* Extracted text:

┄┄┄┄┄┄┄┄┄┄

Runcorn was a parliamentary constituency centred on the town of Runcorn in Cheshire. It returned one Member of Parliament (MP) to the House of Commons of the Parliament of the United Kingdom, elected by the first past the post system.

History 
Runcorn was created for the 1950 general election from parts of several constituencies.

It was abolished following the reorganisation of local authorities in 1974 by the Third Periodic Review of Westminster constituencies for the 1983 general election, when it was divided primarily between the re-established constituency of Eddisbury and the new constituencies of Halton and Warrington South.

Boundaries 
1950-1983: The Urban Districts of Runcorn and Lymm, and the Rural District of Runcorn.

The Urban District of Runcorn was transferred from Northwich and Lymm was previously part of the abolished constituency of Bucklow. The Rural District of Runcorn (including Frodsham, Helsby, Grappenhall and Stockton Heath) was previously split between Knutsford, Northwich and the abolished Eddisbury constituency.

From 1 April 1974 until the constituency was abolished at the next boundary review which came into effect for the 1983 general election, the constituency comprised parts of the expanded Borough of Warrington and the newly formed Borough of Halton, and the District of Vale Royal, but its boundaries were unchanged.

┄┄┄┄┄┄┄┄┄┄

* What you need to do:
A. Answer these questions from the Runcorn constituency text, one answer per line, marked the same way:
(i) For which general election was Runcorn created?
(ii) Lymm was previously part of which abolished constituency?
(iii) Which re-established constituency received part of Runcorn when it was abolished?
B. Reproduce the passage of the Runcorn constituency text starting at "Runcorn was a" and ending at "of several constituencies.".

* Input data:
┄┄┄┄┄┄┄┄┄┄

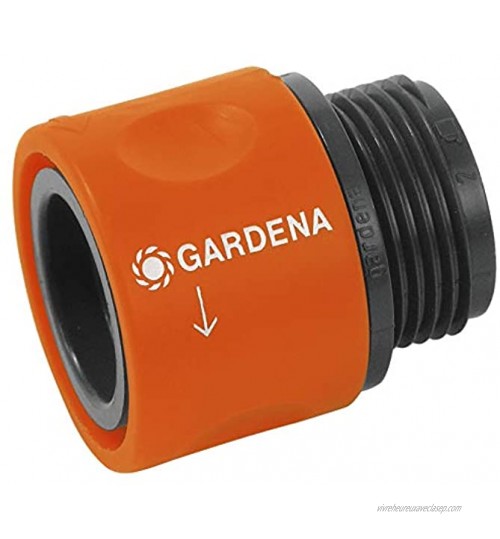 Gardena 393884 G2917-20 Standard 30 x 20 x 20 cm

┄┄┄┄┄┄┄┄┄┄

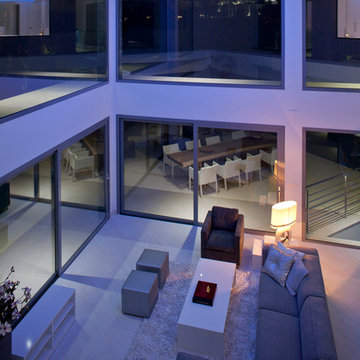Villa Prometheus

┄┄┄┄┄┄┄┄┄┄

* Answer list:
A.
(i) The 1950 general election
(ii) Bucklow
(iii) Eddisbury

B.
Runcorn was a parliamentary constituency centred on the town of Runcorn in Cheshire. It returned one Member of Parliament (MP) to the House of Commons of the Parliament of the United Kingdom, elected by the first past the post system.

History 
Runcorn was created for the 1950 general election from parts of several constituencies.